In 1973, Mike Grgich of Chateau Montelena came to the Bacigalupi’s house and asked to buy some Chardonnay. He made 1,800 cases of the 1973 Chateau Montelena Chardonnay using 20 tons of grapes from Henry Dick in the Alexander Valley, 14 tons from the Bacigalupi’s, and the remaining 5 tons from Napa Valley growers John Hanna and Lee Paschich. The original weight tag from 1973 is displayed in the Bacigalupi’s tasting room.
[SIDEBAR… Most of that film was shot in the town of Sonoma, and at Kunde Family Estates, also in Sonoma, California. What were they thinking when they gave it to NAPA?]
Mike Grgich was the creator of the 1973 Chateau Montelena Chardonnay that won the 1976 Judgment of Paris, a blind tasting organized by British wine merchant Steven Spurrier where the top French wines were squared off against California wines. The shocking victory by two California wines put California wine on the world wine map and changed the global wine market dramatically.

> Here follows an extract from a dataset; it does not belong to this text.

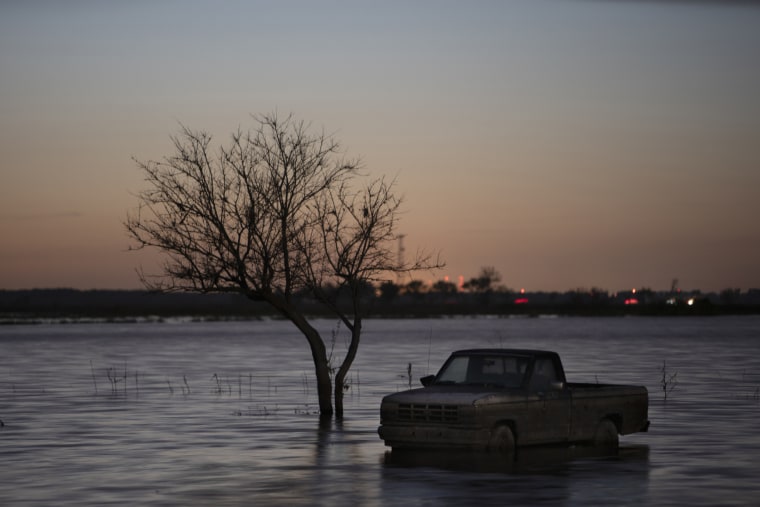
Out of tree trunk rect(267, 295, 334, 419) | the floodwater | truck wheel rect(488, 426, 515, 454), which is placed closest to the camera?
the floodwater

According to Grgich, nine of the best judges in France were chosen, but they couldn’t obtain media coverage because California wines commanded little respect at the time. George Tabor, a journalist based in Paris, came over to the tasting because he had nothing better to do that day.

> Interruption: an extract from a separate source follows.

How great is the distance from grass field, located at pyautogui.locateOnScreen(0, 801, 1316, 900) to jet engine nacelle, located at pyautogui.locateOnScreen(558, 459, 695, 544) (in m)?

When the judging ended, the Chateau Montelena Chardonnay received 132 points, more than any French or California Chardonnay. When they revealed the results, some judges tried to correct the scores, but Tabor was said to have prevented that.

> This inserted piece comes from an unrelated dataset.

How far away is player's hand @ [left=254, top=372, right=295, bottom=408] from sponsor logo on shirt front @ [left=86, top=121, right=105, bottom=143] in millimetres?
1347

In the afternoon the judging panel tasted the Cabernets and a Stag’s Leap Napa Valley Cabernet came in first place — but received 127 points, so the Chardonnay was the champion of the Paris tasting.
Tabor would later publicize the results and even wrote a book about this seminal event, “Judgment of Paris.” A 2008 popular movie about the event was titled ‘Bottle Shock.’
The 1973 Chateau Montelena Chardonnay that Grgich crafted is included in a current Smithsonian exhibition “101 Objects that Made America” along side Abraham Lincoln’s hat, Alexander Graham Bell’s telephone and Neil Armstrong’s space suit.
[SIDEBAR… 34 of the 39 tons came from SONOMA COUNTY, boys and girls…]
The 4-acre Paris Tasting Block of Chardonnay on the Bacigalupi Ranch is still thriving and currently the grapes are sold exclusively to Rudd Winery in Oakville, and bottled under the Edge Hill label. Grgich never bought any more Sonoma County grapes after the 1973 vintage, preferring to produce Chateau Montelena wines from Napa Valley sources exclusively.
Although the results of the Judgment of Paris were widely publicized, the vintners in Napa Valley downplayed the fact that most of the Chardonnay grapes came from Sonoma County. The label on the 1973 bottle underlies the attempt to promote Napa Valley, stating the source as “Napa and Alexander Valley.”
Through the years, the Bacigalupi family added other vineyard sites and now has three Russian River Valley estate vineyards: Goddard Ranch, Bloom Ranch and Frost Ranch. Until 2002, the Bacigalupis sold all their grapes to numerous Napa Valley and Sonoma County wineries. Today, Bacigalupi estate grapes are part of many winery bottlings and the Bacigalupi Vineyard is often designated.
Beginning in 2002, the Bacigalupi family bottled their own wines using estate grapes under the John Tyler label (an amalgam of John Bacigalupi and winemaker Tyler Heck’s first names). A tasting room was built on the Goddard Ranch property and opened in June 2011. With the launch of the John Tyler Wines label and the opening of the John Tyler Wines tasting room, John and Pam’s fraternal daughters, Katey and Nicole, became the face of the winery, sharing in the winery’s business, direct sales, marketing and management of the tasting room.
Beginning in 2013, the name of the winery began transitioning from John Tyler Wines to Bacigalupi Wines to honor the legacy of winegrowing of the Bacigalupi family. The first release bearing the Bacigalupi label was from the 2011 vintage and were vinified by the new consulting winemaker, Ashley Hertzberg.